__Text shown__
As baby boomers, not only have we had to learn about new technology, we’ve also had to learn about new threats to our health. As teenagers, we never heard of HIV/AIDS. Just as we have now hopefully become more educated about that virus, a new threat has emerged. MRSA seems to be the new word that sends folks into panic mode. When my father contracted MRSA during his long hospitalization, I saw first hand the panic reaction that people had in response and realized that most of this panic came from misinformation. While MRSA is serious, it is most times treatable. That being said, there are some basic things we should all know.
MRSA: Methicillin-Resistant Staphylococcus Aureus, are bacteria that are highly resistant to antibiotics. According to the Mayo Clinic, these bacteria are “the result of decades of often unnecessary antibiotic use.” Antibiotics first became widely used in the 1940s. Often people would demand them for viral infections such as a bad cold. Sometimes they would stop using them when they began to feel better, saving them for the next time they or another family member became sick. The problem with this is that while antibiotics can kill bacteria, they do absolutely nothing to kill or even weaken a virus. In fact, not only do they not help, they actually cause harm. How? By setting evolution in motion by creating a classic “survival of the fittest” with the bacteria.

__Tasks__
(1) In the text on MRSA, when did antibiotics first become widely used?
(2) Write out the passage on MRSA, starting at "MRSA: Methicillin-Resistant Staphylococcus" and ending at "with the bacteria.".
(3) Which behaviors of people using antibiotics does the text on MRSA describe? List every one.

__Entries provided__

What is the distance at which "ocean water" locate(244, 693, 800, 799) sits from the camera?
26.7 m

---

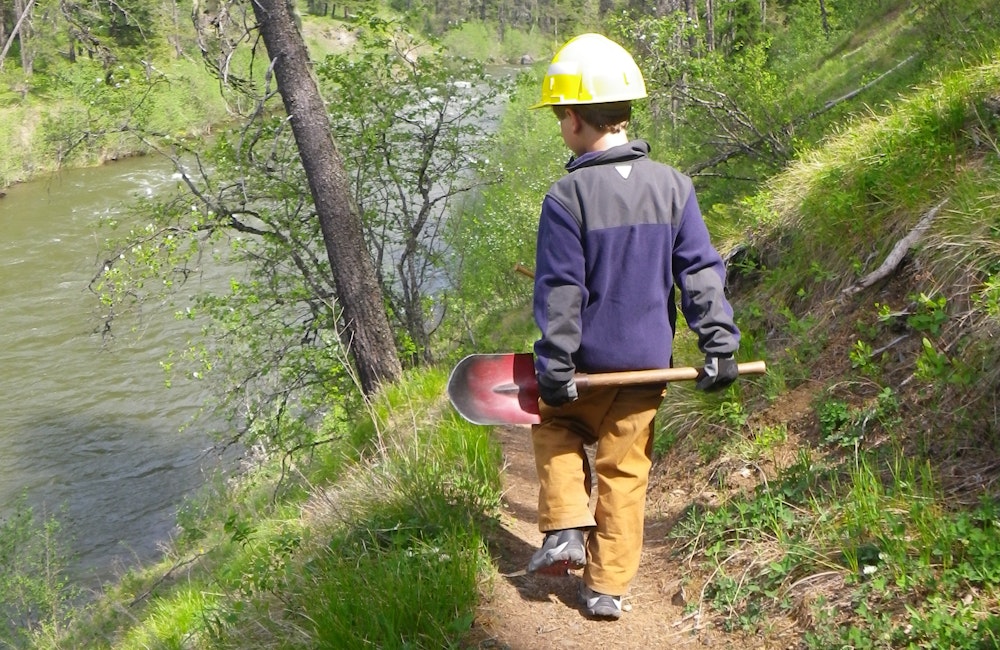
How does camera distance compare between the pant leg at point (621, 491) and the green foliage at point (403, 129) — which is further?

==

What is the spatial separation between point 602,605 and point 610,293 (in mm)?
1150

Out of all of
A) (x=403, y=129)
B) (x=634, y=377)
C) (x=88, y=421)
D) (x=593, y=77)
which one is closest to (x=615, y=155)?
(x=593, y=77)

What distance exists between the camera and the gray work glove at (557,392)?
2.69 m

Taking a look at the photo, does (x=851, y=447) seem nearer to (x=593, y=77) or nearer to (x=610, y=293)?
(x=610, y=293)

__Outputs for the tasks__
(1) In the 1940s.

(2)
MRSA: Methicillin-Resistant Staphylococcus Aureus, are bacteria that are highly resistant to antibiotics. According to the Mayo Clinic, these bacteria are “the result of decades of often unnecessary antibiotic use.” Antibiotics first became widely used in the 1940s. Often people would demand them for viral infections such as a bad cold. Sometimes they would stop using them when they began to feel better, saving them for the next time they or another family member became sick. The problem with this is that while antibiotics can kill bacteria, they do absolutely nothing to kill or even weaken a virus. In fact, not only do they not help, they actually cause harm. How? By setting evolution in motion by creating a classic “survival of the fittest” with the bacteria.

(3)
- Demanding antibiotics for viral infections such as a bad cold
- Stopping them once they began to feel better
- Saving them for the next time they or another family member became sick